Barefooted cheek of teenage bandit
December 28, 2009 Edition 2
SEATTLE: Colton Harris-Moore, 18, is achieving folk hero status as "the Barefoot Bandit" in the US and Canada after a string of burglaries and daredevil escapes from the law.
Romanticised by some as a latter-day Billy the Kid figure, but regarded by others as a common thief, Harris-Moore has a criminal record stretching back to when he was just 12 and had a penchant for kicking off his shoes before fleeing.
Caught in 2007 and sentenced to detention in a halfway house near Seattle, the teenager from Camano Island, north of Seattle, escaped the next year and his legend grew.
Shortly after breaking out, he was being pursued driving a stolen Mercedes-Benz near his mother's home when he jumped from the moving vehicle and ran into the woods, leaving police with a wrecked car full of loot.

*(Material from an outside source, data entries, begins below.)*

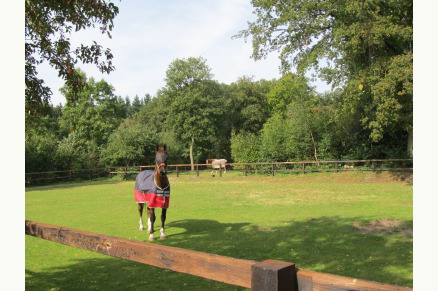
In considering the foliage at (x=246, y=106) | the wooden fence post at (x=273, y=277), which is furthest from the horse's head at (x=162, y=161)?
the foliage at (x=246, y=106)

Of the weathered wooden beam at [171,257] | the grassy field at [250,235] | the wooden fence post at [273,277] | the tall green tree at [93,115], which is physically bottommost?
the grassy field at [250,235]

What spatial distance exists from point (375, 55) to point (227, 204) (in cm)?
1267

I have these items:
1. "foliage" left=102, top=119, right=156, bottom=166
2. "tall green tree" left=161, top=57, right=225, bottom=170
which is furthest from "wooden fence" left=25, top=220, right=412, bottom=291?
"tall green tree" left=161, top=57, right=225, bottom=170

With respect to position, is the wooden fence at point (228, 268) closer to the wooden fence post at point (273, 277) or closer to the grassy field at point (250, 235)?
the wooden fence post at point (273, 277)

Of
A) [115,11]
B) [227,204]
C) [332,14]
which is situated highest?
[332,14]

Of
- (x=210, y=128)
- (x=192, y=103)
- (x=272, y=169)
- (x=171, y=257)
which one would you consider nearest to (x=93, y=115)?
(x=192, y=103)

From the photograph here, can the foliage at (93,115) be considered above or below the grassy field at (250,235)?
above

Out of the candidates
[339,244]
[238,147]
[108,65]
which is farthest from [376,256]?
[238,147]

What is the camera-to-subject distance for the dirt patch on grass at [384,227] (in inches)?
293

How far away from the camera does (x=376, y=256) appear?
18.8 ft

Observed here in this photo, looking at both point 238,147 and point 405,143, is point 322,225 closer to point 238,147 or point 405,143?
point 405,143

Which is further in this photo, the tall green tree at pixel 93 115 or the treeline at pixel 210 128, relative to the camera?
the tall green tree at pixel 93 115

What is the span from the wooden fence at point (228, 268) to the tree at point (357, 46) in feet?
50.8

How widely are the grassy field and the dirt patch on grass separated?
0.02 metres
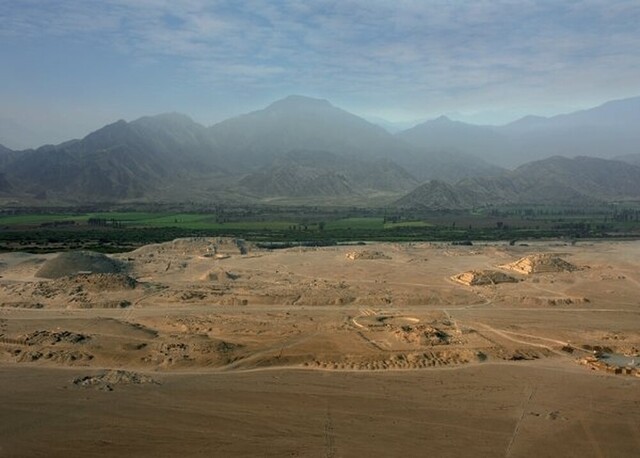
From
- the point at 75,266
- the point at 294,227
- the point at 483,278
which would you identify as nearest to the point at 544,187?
the point at 294,227

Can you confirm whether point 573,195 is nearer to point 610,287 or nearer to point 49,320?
point 610,287

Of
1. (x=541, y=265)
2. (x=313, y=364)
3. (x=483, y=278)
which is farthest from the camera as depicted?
(x=541, y=265)

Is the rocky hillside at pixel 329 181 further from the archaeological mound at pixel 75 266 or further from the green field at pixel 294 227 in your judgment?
the archaeological mound at pixel 75 266

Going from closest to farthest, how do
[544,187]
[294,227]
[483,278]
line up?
[483,278] < [294,227] < [544,187]

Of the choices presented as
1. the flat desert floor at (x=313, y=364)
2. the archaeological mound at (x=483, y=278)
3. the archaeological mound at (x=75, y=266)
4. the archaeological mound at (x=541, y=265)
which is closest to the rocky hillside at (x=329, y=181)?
the archaeological mound at (x=541, y=265)

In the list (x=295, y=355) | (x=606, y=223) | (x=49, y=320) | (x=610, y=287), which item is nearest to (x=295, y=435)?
(x=295, y=355)

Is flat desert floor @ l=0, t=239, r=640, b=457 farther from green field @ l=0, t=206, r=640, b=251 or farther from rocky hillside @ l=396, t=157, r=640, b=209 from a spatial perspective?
rocky hillside @ l=396, t=157, r=640, b=209

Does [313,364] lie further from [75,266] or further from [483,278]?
[75,266]

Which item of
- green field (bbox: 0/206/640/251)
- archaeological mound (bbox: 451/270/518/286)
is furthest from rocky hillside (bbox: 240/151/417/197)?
archaeological mound (bbox: 451/270/518/286)

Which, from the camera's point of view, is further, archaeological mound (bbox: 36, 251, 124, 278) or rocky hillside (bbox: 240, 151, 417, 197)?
rocky hillside (bbox: 240, 151, 417, 197)
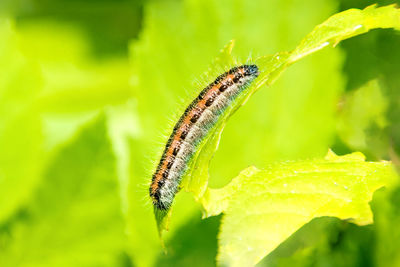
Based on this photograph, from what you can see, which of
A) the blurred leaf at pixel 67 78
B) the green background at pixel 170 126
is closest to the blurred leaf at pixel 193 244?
the green background at pixel 170 126

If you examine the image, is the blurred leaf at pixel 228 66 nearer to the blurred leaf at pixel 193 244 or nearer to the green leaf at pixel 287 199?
the blurred leaf at pixel 193 244

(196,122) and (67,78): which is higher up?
(67,78)

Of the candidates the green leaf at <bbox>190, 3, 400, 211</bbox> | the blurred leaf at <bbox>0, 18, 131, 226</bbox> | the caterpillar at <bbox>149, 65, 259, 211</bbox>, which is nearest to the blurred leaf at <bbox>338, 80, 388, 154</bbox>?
the caterpillar at <bbox>149, 65, 259, 211</bbox>

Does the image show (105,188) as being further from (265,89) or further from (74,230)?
(265,89)

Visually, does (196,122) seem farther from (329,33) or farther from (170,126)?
(329,33)

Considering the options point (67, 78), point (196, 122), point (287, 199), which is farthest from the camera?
point (67, 78)

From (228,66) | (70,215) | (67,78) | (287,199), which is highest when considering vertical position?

Among stolen possessions recovered was a digital camera he used to take a self-portrait which, with self-assured smirk, has become the public face of a teenage robber who has now become an internet idol.
Burglaries continued on Camano Island, and while Harris-Moore kept out of sight, police and neighbours
were sure he was behind the thefts. Within months he was suspected of more than 50 burglaries across three counties. For the next year, Harris- Moore, a 1.98-m giant, was a ghost to police.
Then, in September, on the remote San Juan Islands on the border between Washington State and Vancouver Island, he was spotted on a surveillance tape during a robbery. While stealing cash from the ATM machine of another business the same night, he cut himself, leaving traces of blood that were matched to his DNA.
A San Juan County sheriff's deputy said he nearly caught Harris-Moore in the woods and had him in his flashlight before the suspect "virtually vaporised in front of me".
He heard him laughing loudly from the woods when he realised he had eluded him. The legend took on a new
dimension in October when a private plane crashed near the Cascade Mountains east of Seattle. It had been stolen in Idaho, near where a rash of burglaries had occurred.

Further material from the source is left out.